Directions :: The answer is to be the lines below that lie between the line holding "Ремень Just ValeriРемни<br>Модный" and the line holding "Pakar Top Beber", inclusive, transcribed exactly and free of pictures.

Source records ::
+++

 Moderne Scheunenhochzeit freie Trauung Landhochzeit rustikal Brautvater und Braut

+++

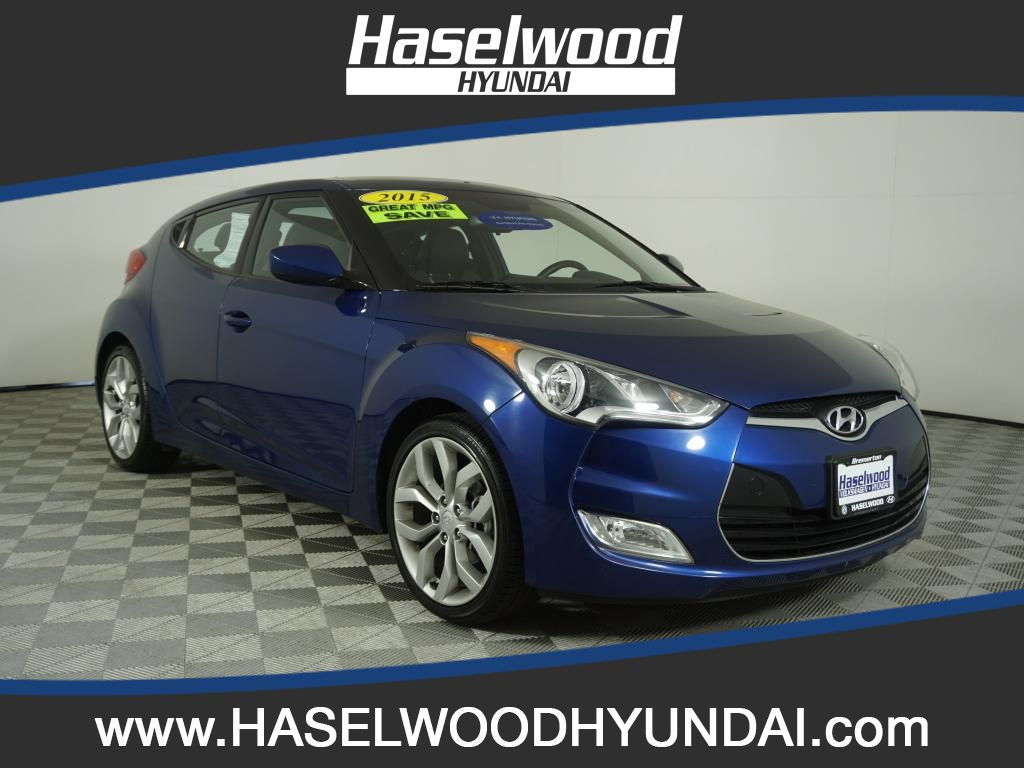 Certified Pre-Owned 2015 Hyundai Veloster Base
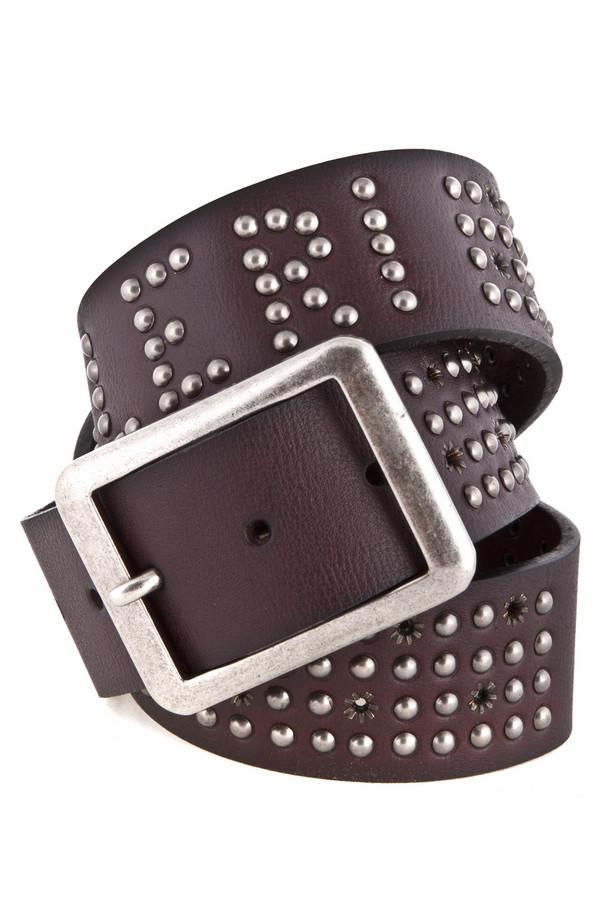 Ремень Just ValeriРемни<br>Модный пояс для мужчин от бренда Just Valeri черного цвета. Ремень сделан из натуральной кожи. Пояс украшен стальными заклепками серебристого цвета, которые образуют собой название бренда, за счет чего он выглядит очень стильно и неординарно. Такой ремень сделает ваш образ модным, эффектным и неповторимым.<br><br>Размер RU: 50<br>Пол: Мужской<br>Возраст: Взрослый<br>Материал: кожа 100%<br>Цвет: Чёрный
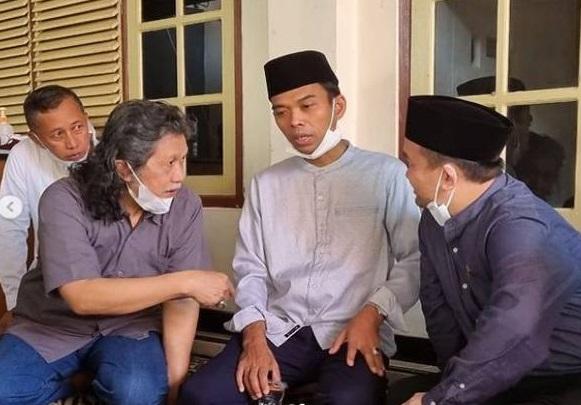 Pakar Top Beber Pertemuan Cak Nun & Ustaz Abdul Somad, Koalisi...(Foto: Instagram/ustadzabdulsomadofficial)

+++

Result below ::
 Ремень Just ValeriРемни<br>Модный пояс для мужчин от бренда Just Valeri черного цвета. Ремень сделан из натуральной кожи. Пояс украшен стальными заклепками серебристого цвета, которые образуют собой название бренда, за счет чего он выглядит очень стильно и неординарно. Такой ремень сделает ваш образ модным, эффектным и неповторимым.<br><br>Размер RU: 50<br>Пол: Мужской<br>Возраст: Взрослый<br>Материал: кожа 100%<br>Цвет: Чёрный
 Pakar Top Beber Pertemuan Cak Nun & Ustaz Abdul Somad, Koalisi...(Foto: Instagram/ustadzabdulsomadofficial)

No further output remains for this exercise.